DURHAM, N.C. (WTVD) -- The Ahmaud Arbery case struck a chord with Black men who know what it's like to feel criminalized or under suspicion just for being Black.
"You feel like people are on guard just by your presence. And that shouldn't be. That shouldn't be at all," said Rasahn Daniels from Durham.
The 37-year-old said he experiences racial microaggressions at traffic stops, and in those moments--more times than not--he's searched by police.
"You automatically feel like you're under suspicion," said Daniels. "You just get used to it. You go through it."
Daniels believes the three men convicted in the murder of Arbery also operated in that behavior--failing to give the 25-year-old the benefit of the doubt.
Last week, while ABC 11 was getting mixed reactions to the murder conviction, Rhonda Allen, a gun rights advocate from Wendell questioned why Arbery frequently visited the home construction site, and whether or not he was really jogging in the neighborhood.

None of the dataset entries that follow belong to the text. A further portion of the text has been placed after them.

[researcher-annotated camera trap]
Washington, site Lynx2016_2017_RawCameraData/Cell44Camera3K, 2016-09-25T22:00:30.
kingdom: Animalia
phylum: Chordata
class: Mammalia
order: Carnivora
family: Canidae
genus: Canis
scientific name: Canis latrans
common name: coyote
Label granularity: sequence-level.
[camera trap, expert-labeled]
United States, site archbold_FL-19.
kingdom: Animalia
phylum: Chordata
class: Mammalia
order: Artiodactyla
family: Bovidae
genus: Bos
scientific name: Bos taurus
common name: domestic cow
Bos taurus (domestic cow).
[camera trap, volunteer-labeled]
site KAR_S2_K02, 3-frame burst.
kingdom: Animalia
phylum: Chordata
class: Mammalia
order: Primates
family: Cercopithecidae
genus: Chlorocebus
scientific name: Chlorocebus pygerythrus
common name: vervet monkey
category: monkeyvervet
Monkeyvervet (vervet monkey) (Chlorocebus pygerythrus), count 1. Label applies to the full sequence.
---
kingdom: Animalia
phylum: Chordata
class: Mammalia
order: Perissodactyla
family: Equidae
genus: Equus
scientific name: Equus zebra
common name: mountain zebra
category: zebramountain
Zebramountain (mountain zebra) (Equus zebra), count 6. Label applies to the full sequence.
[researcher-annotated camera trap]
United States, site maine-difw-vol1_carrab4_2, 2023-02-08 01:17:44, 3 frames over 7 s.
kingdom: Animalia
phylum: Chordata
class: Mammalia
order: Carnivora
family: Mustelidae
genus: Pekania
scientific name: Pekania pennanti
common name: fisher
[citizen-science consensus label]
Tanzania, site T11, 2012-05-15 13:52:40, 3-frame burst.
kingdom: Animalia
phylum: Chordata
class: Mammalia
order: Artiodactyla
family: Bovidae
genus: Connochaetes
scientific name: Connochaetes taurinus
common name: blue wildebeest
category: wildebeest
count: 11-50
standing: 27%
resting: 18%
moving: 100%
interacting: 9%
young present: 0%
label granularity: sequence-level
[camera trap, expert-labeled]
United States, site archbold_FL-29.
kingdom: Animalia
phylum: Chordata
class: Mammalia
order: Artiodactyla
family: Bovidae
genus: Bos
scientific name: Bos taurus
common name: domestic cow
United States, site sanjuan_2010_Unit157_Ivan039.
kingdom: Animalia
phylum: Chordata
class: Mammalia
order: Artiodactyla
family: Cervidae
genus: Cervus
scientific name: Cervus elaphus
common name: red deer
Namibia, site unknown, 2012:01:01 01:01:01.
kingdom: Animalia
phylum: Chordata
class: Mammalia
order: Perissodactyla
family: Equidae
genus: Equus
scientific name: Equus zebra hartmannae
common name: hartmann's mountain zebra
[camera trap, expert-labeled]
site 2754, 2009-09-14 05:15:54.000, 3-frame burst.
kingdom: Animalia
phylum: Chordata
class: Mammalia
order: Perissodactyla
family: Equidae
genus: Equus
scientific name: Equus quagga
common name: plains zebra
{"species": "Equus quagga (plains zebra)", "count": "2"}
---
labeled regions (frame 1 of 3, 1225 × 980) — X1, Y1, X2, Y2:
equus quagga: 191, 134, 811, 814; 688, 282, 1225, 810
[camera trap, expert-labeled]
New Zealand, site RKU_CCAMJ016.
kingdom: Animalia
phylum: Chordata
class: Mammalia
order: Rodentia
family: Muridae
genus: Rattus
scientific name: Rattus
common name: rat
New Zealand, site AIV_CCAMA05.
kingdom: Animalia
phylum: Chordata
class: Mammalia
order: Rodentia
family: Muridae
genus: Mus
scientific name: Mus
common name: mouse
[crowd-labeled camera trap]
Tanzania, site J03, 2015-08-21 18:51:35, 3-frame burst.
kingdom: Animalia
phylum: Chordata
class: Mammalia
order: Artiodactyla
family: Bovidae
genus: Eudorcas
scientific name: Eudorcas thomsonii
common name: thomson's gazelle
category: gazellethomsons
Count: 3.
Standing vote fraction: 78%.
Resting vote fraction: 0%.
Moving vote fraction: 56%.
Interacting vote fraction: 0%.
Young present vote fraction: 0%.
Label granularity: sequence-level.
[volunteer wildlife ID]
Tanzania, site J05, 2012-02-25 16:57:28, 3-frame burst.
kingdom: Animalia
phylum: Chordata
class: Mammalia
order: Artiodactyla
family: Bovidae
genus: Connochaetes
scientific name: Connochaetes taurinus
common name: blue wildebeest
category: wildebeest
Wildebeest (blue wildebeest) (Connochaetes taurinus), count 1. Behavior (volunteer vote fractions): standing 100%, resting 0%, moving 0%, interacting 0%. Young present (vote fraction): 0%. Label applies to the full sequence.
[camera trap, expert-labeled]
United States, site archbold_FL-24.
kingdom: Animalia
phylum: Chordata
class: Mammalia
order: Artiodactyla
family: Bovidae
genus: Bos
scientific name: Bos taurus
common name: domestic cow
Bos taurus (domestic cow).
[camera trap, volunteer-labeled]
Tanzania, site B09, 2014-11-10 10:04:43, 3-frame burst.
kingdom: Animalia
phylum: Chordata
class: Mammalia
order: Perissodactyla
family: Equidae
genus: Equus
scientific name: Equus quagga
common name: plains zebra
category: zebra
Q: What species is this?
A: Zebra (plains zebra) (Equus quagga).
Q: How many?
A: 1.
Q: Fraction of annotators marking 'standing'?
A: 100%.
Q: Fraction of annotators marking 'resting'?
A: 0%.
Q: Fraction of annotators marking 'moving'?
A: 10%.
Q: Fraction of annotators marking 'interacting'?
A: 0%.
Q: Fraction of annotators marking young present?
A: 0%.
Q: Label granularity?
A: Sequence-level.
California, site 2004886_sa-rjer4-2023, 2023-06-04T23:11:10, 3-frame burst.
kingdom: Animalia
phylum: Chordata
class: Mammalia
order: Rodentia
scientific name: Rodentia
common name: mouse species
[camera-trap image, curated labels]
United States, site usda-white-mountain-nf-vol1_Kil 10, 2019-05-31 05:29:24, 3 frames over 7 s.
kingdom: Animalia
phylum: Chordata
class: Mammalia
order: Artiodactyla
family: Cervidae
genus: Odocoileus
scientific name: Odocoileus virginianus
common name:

"He was also found after this incident with drugs in his system and he had a criminal record--now what he was doing in that neighborhood I do not know. I am not justifying the acts of the individuals who perpetrated the situation," said Allen.
"I would say White or Black, Asian, Hispanic, if you are going to invoke a life of crime, there are going to be consequences and risk involved," Allen went on to say, " I don't mean to be flip, but if you'd been home watching a Disney movie popping popcorn it wouldn't have happened. White or Black is irrelevant."
ABC 11 showed Allen's interview to Daniels and ask him if he felt any part of the interview was racial.
"Absolutely. It's always a part of it. Even if you don't intend to. She may not have intended to but it's a racist statement," said Daniels.
Psychologist Dr. Anthony Smith at Alase Center for Enrichment in Durham also reacted to Allen's comments.
WATCH: Extended interview with Dr. Anthony Smith
"Saying to you -- 'this is how you should be' -- but she doesn't know what it's like to be followed around in a store," said Dr. Smith, who is the author of the book 'No More Trauma.'
He said he believes when Black people internalize racial microaggressions and don't deal with it, the suppressed feelings can manifest in a number of negative outcomes: stress, alcohol and domestic abuse, violence or self-harm.
"It's like a balloon if you put too much air in it--it's got to come out some kind of way. Which is why we have to make sure we are taking care of our mental health," Smith said
Smith said it is important to channel those feelings into hobbies or activities that make you feel good and good about yourself.
And he said everyone can benefit from being open to learning people's different perspectives.
"Even if we don't agree with it. It's a different perspective that can help cultivate and look at how we are moving in life."